Set task A:
Gather every line in the records that contains the word "plank", copying each one in full.

◆ ◆ ◆

When World War II began, only 29 Japanese Bolivians were deported to the United States. But because more than that, the war had not much effect on the lives of residents of Japanese descent in Bolivia, since the local government did not make anti-Japanese measures. Since the end of the war, the government warmly permitted Japanese refugees. Treaties after 1954 guided in a new chapter of Japanese Bolivian history and the massive influx of agricultural settlers from U.S.-controlled Okinawa and mainland Japan. The need of relocating surplus populations from war-torn Japan met the Bolivian government's wish to develop the eastern lower lands in Santa Cruz Department. With the financial help of the Japanese government, Colonia Okinawa and Colonia San Juan de Yapacaní were established; the two settlements formed the distinctive communities with separate identities—one Okinawan and the other mainland Japanese—that are also currently in transition from the immigrant to the Bolivian-born generation. While Colonia Okinawa grows soy and wheat, San Juan de Yapacaní has specialized in rice and egg production.  Nowadays, many descendants have moved to the nearby city of Santa Cruz de la Sierra.

Language
First-generation Japanese settlers generally use Japanese in their daily discourse, and cannot speak Spanish fluently. Subsequent generations had a decreased fluency in the Japanese language, which was attributed to the absence of Japanese-language schools in communes and speak Spanish more fluently than the first-generation settlers. Many first-generation settlers in Colonia Okinawa are still able to speak Okinawan.

Religion
A study done by an Christopher Reichl and Thompson in the 1960s among the Japanese settlers at San Juan de Yapacaní noted that 32% of the Japanese were Buddhist, with an equal number who were Roman Catholics. A minority identified themselves as members of Soka Gakkai or Shinto. The majority of the Japanese Catholics converted to the faith after reaching Bolivia. Conversion to Catholicism among the Japanese community increased during the 20th century, which Thompson noted was due to the absence of strong Shinto or Buddhist religious institutions which the settlers could emphasise their faith. Among the non-Christian Japanese, some first and second-generation settlers maintained household Shinto shrines, although the sizeable majority became agnostic in religious outlook.

◆ ◆ ◆

Set task B:
Answer these questions using the passage on Japanese Bolivians above:
(i) How many Japanese Bolivians were deported to the United States when World War II began?
(ii) Which crops does Colonia Okinawa grow?
(iii) What percentage of the Japanese settlers at San Juan de Yapacaní were Buddhist, according to the 1960s study?

◆ ◆ ◆

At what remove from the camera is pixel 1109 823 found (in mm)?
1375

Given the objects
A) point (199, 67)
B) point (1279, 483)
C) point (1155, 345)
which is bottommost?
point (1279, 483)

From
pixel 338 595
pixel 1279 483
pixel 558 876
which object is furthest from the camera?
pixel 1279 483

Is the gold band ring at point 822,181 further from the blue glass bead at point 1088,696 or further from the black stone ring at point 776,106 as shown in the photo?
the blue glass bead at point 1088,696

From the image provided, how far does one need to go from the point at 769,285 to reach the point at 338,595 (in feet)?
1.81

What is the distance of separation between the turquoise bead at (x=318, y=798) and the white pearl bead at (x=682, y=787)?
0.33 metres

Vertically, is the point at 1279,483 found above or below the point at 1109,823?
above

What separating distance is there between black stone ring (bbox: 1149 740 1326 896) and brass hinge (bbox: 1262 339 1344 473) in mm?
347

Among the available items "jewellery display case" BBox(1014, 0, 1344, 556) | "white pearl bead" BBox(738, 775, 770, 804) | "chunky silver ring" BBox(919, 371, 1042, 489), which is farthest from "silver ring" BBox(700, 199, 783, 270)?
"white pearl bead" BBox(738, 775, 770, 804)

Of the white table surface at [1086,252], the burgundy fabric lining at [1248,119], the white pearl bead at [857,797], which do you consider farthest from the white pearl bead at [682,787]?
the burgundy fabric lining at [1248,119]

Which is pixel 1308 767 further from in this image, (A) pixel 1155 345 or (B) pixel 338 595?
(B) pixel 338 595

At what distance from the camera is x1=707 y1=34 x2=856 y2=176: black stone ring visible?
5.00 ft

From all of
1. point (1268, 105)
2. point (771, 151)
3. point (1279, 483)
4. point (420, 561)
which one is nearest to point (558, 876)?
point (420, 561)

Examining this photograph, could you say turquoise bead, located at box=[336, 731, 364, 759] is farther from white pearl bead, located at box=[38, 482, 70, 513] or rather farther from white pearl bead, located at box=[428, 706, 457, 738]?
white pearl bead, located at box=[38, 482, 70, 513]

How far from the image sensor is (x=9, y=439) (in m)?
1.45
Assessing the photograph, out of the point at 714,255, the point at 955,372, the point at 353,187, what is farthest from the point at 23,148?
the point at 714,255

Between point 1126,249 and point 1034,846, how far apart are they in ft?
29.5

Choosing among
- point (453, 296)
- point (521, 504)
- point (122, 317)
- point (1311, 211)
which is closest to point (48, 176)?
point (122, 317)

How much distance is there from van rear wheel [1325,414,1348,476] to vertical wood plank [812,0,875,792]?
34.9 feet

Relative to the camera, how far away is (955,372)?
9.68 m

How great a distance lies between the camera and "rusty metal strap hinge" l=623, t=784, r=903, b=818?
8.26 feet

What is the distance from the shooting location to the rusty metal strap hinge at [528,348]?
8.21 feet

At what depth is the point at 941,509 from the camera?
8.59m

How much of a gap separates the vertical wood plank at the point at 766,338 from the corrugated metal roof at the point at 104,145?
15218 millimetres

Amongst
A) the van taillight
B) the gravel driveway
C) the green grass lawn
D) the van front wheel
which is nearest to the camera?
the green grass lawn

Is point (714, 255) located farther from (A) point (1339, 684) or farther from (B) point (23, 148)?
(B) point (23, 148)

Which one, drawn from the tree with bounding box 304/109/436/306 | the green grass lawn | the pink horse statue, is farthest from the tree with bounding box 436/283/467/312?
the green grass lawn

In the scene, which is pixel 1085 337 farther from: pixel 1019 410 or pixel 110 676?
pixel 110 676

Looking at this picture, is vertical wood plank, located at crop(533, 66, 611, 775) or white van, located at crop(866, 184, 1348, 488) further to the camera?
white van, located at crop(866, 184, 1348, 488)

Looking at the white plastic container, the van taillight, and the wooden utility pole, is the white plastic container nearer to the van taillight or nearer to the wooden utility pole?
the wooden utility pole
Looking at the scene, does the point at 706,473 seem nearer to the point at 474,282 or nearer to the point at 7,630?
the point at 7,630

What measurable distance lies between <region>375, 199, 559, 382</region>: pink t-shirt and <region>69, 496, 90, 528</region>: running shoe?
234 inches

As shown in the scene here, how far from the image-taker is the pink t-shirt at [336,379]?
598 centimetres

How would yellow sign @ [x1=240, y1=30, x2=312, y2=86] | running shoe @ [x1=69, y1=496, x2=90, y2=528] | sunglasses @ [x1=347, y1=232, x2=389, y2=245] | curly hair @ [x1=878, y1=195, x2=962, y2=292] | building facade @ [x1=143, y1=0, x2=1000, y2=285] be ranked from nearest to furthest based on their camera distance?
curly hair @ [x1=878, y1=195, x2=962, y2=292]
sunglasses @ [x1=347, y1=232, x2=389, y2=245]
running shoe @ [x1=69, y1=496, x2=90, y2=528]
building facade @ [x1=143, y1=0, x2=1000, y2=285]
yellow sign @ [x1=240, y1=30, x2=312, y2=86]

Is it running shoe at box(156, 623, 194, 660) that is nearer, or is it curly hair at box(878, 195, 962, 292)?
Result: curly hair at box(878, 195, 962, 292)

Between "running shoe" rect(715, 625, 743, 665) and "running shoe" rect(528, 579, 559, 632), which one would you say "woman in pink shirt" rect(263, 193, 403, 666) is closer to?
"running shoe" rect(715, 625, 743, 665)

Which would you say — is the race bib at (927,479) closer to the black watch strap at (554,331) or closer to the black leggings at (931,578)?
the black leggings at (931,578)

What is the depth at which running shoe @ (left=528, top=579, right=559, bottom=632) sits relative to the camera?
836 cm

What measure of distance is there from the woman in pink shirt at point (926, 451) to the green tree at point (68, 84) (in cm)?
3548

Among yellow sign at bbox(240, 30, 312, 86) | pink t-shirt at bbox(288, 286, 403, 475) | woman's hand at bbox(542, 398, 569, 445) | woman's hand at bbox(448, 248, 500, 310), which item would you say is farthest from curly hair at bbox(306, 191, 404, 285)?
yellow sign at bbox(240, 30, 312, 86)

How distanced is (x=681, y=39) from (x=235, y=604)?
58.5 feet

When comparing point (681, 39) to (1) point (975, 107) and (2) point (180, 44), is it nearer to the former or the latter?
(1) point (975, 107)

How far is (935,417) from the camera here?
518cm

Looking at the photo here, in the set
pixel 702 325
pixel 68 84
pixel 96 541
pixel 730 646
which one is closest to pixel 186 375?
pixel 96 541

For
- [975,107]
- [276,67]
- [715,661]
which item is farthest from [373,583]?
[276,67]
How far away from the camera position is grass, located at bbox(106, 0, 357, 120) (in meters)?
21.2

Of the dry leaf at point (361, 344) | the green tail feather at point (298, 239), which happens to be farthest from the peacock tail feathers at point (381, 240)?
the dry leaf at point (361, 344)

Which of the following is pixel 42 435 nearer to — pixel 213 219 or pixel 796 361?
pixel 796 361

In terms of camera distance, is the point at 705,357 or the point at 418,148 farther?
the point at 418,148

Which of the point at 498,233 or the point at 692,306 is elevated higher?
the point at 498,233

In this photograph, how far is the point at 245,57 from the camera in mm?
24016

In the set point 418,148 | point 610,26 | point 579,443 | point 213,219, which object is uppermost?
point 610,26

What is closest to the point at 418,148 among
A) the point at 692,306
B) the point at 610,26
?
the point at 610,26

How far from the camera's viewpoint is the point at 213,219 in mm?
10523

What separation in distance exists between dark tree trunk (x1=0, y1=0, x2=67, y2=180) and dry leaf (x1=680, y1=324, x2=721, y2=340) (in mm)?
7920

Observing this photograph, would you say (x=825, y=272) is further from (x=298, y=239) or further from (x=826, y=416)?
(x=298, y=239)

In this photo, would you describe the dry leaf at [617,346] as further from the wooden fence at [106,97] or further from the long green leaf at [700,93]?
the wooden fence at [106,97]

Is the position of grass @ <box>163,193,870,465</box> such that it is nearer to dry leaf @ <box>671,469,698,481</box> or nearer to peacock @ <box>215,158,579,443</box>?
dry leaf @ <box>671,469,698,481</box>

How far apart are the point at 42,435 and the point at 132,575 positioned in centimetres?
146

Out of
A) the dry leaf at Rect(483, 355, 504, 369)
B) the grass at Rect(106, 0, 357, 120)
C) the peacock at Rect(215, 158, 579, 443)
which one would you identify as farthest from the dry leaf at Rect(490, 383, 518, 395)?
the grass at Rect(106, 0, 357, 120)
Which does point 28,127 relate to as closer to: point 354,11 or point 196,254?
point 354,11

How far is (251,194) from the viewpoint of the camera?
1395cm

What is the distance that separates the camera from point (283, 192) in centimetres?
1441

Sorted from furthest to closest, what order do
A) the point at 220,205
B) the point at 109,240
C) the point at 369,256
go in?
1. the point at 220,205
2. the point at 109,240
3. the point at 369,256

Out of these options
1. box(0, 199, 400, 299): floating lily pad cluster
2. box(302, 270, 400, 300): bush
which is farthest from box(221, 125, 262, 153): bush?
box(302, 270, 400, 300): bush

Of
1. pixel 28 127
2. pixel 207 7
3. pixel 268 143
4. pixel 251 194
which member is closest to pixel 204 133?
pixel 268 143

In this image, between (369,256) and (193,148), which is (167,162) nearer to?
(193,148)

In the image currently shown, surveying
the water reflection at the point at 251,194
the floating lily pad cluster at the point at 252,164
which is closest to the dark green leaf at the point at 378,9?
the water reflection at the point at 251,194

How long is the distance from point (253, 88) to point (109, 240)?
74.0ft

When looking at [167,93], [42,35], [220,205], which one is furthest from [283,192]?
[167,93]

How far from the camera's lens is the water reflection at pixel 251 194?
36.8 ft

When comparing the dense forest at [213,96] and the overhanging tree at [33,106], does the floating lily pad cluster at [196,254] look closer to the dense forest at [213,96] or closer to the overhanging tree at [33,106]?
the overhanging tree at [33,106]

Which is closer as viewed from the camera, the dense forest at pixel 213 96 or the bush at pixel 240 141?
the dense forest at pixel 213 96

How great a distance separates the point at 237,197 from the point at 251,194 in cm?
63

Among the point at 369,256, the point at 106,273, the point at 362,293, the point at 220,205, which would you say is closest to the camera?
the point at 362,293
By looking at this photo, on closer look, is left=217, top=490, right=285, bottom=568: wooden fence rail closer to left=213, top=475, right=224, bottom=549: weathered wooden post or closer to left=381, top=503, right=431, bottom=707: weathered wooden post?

◆ ◆ ◆

Correct response A:
How much distance is there from van rear wheel [1325,414,1348,476] to vertical wood plank [812,0,875,792]?
How much of a gap separates the vertical wood plank at the point at 766,338 from the corrugated metal roof at the point at 104,145?
Looking at this picture, is vertical wood plank, located at crop(533, 66, 611, 775) or white van, located at crop(866, 184, 1348, 488) further to the camera?

Correct response B:
(i) 29
(ii) Soy and wheat
(iii) 32%